Farid introduces himself to the others...

"Maybe find some lodging first and a place to store our gear. Then we can start working our way down the list... I have no preference before I've met any of them. Speaking of guides, we first need to learn our way around this city."

----------


## Pyrophilios

*"Ah right, a place to work and... sleep, I guess. Yes. I remember a sailor recommending the Thundering Lizard, though I'm not sure this speaks for a restful environment. Kaya's House of Repose sounded much more inviting. I think I'll take lodgings there."*

The Red Horns replied, indicating vaguely towards the south.

*"For our expedition, I can provide you with an Alchemy Jug to produce 8 gallons of freshwater each day. That should simplify our logistics somewhat. Alternatively, I can create an extradimensional storage container for survival equipment. So plan your purchases accordingly."*

----------


## Awful

Lady Ziri Foxglove, Dame of Steel Fists
Warforged Devotion Paladin
AC: 17 HP: 37/37
PP: 14
Slots: Lvl1 3/3
Conditions: None
Concentrating: -- 

*"I am the Lady Ziri Foxglove,"* the clockwork lady introduced herself when the others did, *"Dame of Steel Fists, as some have called me."*
On the topic of guides, after looking at the posters, she pondered for a moment.
*"This druid - Qawasha - seems they could be trustworthy. The annihilation of the undead is always a worthy goal, and I would have pride in undertaking such as task. That he would then require no payment is some bonus, there."* 
[/B]

----------


## Sirithhyando

*Bliksem Los, the fabulous*
Level 3 Sword bard; HP 24/24; AC 15; Passive perception 13; Save DC 13

Bliksem follow the lady mumbling though not really trying to conceal his excitement _Such magnificience, this is going to be such a story!_

Getting serious, a little, as they pondle over who to ask as a guide... but he laughed No, wait, sorry, its just too funny, that Salida salepitch is to say we're going to die with anyone else but she's one of the few who didn't offer to waive away the fee. In the end, she also doesn't ask for a fee in advance, meaning she believe she can take us back alive. Devious and a survivor, survivor is good, but devious... not so much. Anyway, as you said, the druid... i've heard stories

He thinks a moment before sharing his thoughts, waiting a little to make it a tiny bit more dramatic.

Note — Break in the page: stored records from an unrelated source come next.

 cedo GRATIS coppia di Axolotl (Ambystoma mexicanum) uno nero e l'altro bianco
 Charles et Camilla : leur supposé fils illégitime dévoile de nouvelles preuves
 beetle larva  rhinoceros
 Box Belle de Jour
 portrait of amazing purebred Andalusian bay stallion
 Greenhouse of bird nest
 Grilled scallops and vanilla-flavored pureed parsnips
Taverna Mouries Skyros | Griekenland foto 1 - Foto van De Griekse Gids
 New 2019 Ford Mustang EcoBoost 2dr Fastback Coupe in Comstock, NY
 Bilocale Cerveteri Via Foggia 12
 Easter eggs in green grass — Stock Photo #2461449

"A druid would usually be the best choice if our interest ally with his. The lost city, if that druid doesn't want it found, he might simply lose us within the jungle. Not all druid are good i've heard though i certainly do wish i'm wrong. But, taking care of the undead with all of you, side by side, would certainly make for a good story. And even better if we can find that city, and the hag."

Bliksem fondle his pouch a moment "I've no wants for wealth beside the necessities so i'm never sure if i have enough, not sure i can help on the sharing expense, so i'd take the risk with the druid since he'd do it free if we hunt undead at the same time. Win win situation for everyone!"

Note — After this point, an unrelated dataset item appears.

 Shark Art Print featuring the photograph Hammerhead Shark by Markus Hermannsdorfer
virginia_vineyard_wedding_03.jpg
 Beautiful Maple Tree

"I'm curious about the emerald enclave and the chwinga, anyone knows?

----------


## Pyrophilios

*"Well, then we have at least one pair of matching opinions."* Red Horns chuckled drily. 
*"Let's question that druid first. If he makes a favorable impression, we can forgo the effort of asking the others. Acting decisesively is often just as good if not better than acting slowly."*

*Spoiler*
Show



History check on Emerald Enclave

(1d20+7)[*27*]




*"As for the Emerald Enclave: They are a group of rangers and druids, usually focused on preventing the wild threatening civilisation and vice versa. Here in Chult they are focused on protecting everything from the undead menace that has taken root on the isle. 
They are usually trustworthy enough to keep travelers save that they accompany through the wilds. 

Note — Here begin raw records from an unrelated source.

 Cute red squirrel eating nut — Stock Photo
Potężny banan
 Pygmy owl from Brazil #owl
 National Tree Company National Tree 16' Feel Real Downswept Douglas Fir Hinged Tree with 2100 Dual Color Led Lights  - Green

Chwinga are little elementals - harmless for the most part. If you can manage to gain their favor they are known to bestow a blessing or boon on you."*

----------


## The Hellbug

As the group starts talking about the particulars of each of the guides, Nolwenn suddenly becomes very conscious of the fact that the group is quite the immobile crowd on the street corner.  *"I have no objections about any of the guides yet, but we should continue this conversation somewhere more comfortable,"* she pipes in, nodding towards Farid and The Red Horns in deference to their initial suggestion, *"Kaya's House of Repose sounds lovely--it'll be nice to sit down somewhere we aren't packed in like pickled fish.  Lead on!"*

----------


## Pyrophilios

*"Excellent, let's move then."* The Red Horns was now very animated, almost manic as he moved with purpose along the street, trusting the others to follow.

----------


## Sirithhyando

*Bliksem Los, the fabulous*
Level 3 Sword bard; HP 24/24; AC 15; Passive perception 13; Save DC 13

Listening to The Red Horn explaination Thank you, that pretty much cover my doubts about the druid.
Looking at the rest of the group, bowing slightly Shall we pay Qawasha a visit? I wouldn't wait, we're on a roll anyway.

Bliksem circle around Red Horn fidgetting with his fingers, whispering _those wings, i want to touch them... mmm... later, yup, later_

----------


## Pyrophilios

The Red Horns retreated a bit.* "That... probably wouldn't be a good idea. Petting in public isn't something I'm comfortable with.
But yes, by all means talk to the guides and we meet up at the Inn."*

----------


## tonberrian

*"That sounds like an excellent plan! Onwards to the inn!"*

----------


## Pyrophilios

The Red Horns nodded towards Nyx and set out towards the Inn, asking where necessary for directions from the people on the street. Though he made sure to ask at least three different people to avoid getting steered into an ambush or similarly into a tourist trap.

----------


## agignac

The newly formed company moves through the crowded streets towards Kaya's house of repose. The humidity is unrelenting, and soon most of the mammalian adventurers are damp, heading towards soaked. The day is so bright that they don't really notice the high clouds gathering, but the sudden deluge of rain catches their attention. The streets suddenly empty, as pedestrians hop into shops, and vendors hide under awnings. Water fills the street several inches, and faded flower blooms, drowning insects, and litter swirl around your feet. Five minutes later, the downpour ends as quickly as it started, and a few moments later the sun is out and the streets are steaming. A young stegosaurus, pulling a load of timber, stomps happily up the street, splashing everybody nearby. 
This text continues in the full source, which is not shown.